As amostras de vírus desaparecidas do laboratório de virologia da Unicamp estavam armazenadas em uma área classificada como nível 3 de biossegurança (NB-3), considerada de alta contenção e com protocolos rigorosos para o manuseio de agentes infecciosos no Brasil.
A informação consta no Termo de Audiência que concedeu liberdade provisória à professora doutora Soledad Palameta Miller, investigada pelo desaparecimento do material. Ela vai responder por expor a perigo a vida e a saúde de terceiros, transporte irregular de organismo geneticamente modificado e fraude processual, conforme decisão da Justiça Federal.
Segundo a classificação de risco, agentes NB-3 apresentam alto risco individual e risco moderado à coletividade, podendo causar doenças graves ou letais, com possibilidade de transmissão pelo ar. Entre os exemplos estão o Bacillus anthracis e o vírus da imunodeficiência humana (HIV). Atualmente, o Brasil ainda não possui laboratório NB-4 em funcionamento — o primeiro, chamado Orion, está em construção em Campinas, com previsão de entrega em 2027.
A prisão em flagrante da pesquisadora ocorreu na segunda-feira (23), após a Polícia Federal localizar as amostras em laboratórios da própria universidade utilizados por ela.

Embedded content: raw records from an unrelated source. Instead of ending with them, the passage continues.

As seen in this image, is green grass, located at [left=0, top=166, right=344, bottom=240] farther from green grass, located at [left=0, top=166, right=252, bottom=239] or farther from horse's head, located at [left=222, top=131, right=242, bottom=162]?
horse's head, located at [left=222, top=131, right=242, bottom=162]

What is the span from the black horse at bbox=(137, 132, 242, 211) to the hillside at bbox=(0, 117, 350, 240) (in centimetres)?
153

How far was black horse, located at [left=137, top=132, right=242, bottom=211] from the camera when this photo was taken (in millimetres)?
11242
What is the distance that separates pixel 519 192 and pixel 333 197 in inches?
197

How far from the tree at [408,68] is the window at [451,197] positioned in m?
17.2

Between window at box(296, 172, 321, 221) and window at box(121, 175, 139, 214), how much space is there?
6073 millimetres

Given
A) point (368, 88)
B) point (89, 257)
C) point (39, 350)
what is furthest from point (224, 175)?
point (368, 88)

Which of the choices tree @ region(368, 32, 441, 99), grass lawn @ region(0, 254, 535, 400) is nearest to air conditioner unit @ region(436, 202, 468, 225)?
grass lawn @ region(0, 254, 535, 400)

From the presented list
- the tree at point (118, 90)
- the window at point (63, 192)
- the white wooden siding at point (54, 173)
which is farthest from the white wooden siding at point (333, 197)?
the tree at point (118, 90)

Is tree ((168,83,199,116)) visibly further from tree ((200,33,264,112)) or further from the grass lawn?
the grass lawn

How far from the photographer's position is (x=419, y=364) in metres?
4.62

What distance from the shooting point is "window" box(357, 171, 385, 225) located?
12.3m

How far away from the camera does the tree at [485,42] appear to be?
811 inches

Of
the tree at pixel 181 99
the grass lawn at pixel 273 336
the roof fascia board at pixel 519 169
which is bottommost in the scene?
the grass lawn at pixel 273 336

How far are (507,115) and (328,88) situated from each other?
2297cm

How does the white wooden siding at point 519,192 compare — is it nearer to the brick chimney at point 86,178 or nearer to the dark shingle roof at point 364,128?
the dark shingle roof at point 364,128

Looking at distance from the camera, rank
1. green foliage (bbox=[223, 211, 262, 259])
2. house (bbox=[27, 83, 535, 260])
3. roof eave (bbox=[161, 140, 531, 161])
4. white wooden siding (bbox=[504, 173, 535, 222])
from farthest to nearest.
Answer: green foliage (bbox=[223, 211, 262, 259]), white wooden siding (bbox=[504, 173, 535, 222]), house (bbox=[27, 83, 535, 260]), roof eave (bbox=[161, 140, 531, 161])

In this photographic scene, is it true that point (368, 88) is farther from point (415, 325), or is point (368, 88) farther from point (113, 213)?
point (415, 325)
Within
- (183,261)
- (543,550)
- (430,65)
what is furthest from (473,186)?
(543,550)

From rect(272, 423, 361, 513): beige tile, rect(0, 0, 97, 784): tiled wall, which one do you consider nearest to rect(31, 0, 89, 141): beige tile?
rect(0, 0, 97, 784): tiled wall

Na decisão judicial, o material — que estava sob sigilo — foi identificado como vírus.
A defesa da docente sustenta que não há comprovação material das acusações e afirma que ela utilizava o laboratório do Instituto de Biologia por não possuir estrutura própria.
Com a liberdade provisória, a professora deverá cumprir medidas impostas pela Justiça, como comparecimento mensal à 9ª Vara Federal, pagamento de fiança equivalente a dois salários mínimos e restrições de deslocamento, incluindo a proibição de deixar Campinas por mais de cinco dias ou sair do país sem autorização. Também está impedida de acessar os laboratórios investigados.
Investigação e cronologia
O caso começou em 13 de fevereiro de 2026, quando uma pesquisadora percebeu o desaparecimento de caixas com amostras virais no Laboratório de Virologia Animal do Instituto de Biologia.
Após investigações, no dia 23 de março, a Polícia Federal encontrou o material em laboratórios da Faculdade de Engenharia de Alimentos (FEA), onde Soledad atuava. No mesmo dia, os espaços foram interditados para cumprimento de mandados judiciais e a pesquisadora foi presa. Já no dia seguinte (24), a Justiça concedeu liberdade provisória e confirmou que o material se tratava de vírus.
Riscos e irregularidades
As apurações indicam que, sem acesso autorizado a áreas restritas, a professora utilizava uma orientanda para entrar nos laboratórios, inclusive em fins de semana.
Além disso, o transporte e armazenamento das amostras teriam ocorrido em locais sem controle adequado, com descarte de material em lixeiras comuns. Segundo a Justiça, a situação representou risco direto à saúde de terceiros.
Onde o material foi localizado
As amostras foram encontradas em três pontos distintos dentro da universidade:
- Na Faculdade de Engenharia de Alimentos, em caixas armazenadas em freezer lacrado;
- No Laboratório de Doenças Tropicais, com tubetes manipulados e material descartado;
- No Laboratório de Cultura de Células, onde frascos foram encontrados em lixeiras.
Posicionamento da universidade
A Unicamp informou que abriu uma sindicância interna para apurar o caso. A instituição também destacou que acionou a Polícia Federal e a Agência Nacional de Vigilância Sanitária (Anvisa) diante da gravidade da situação.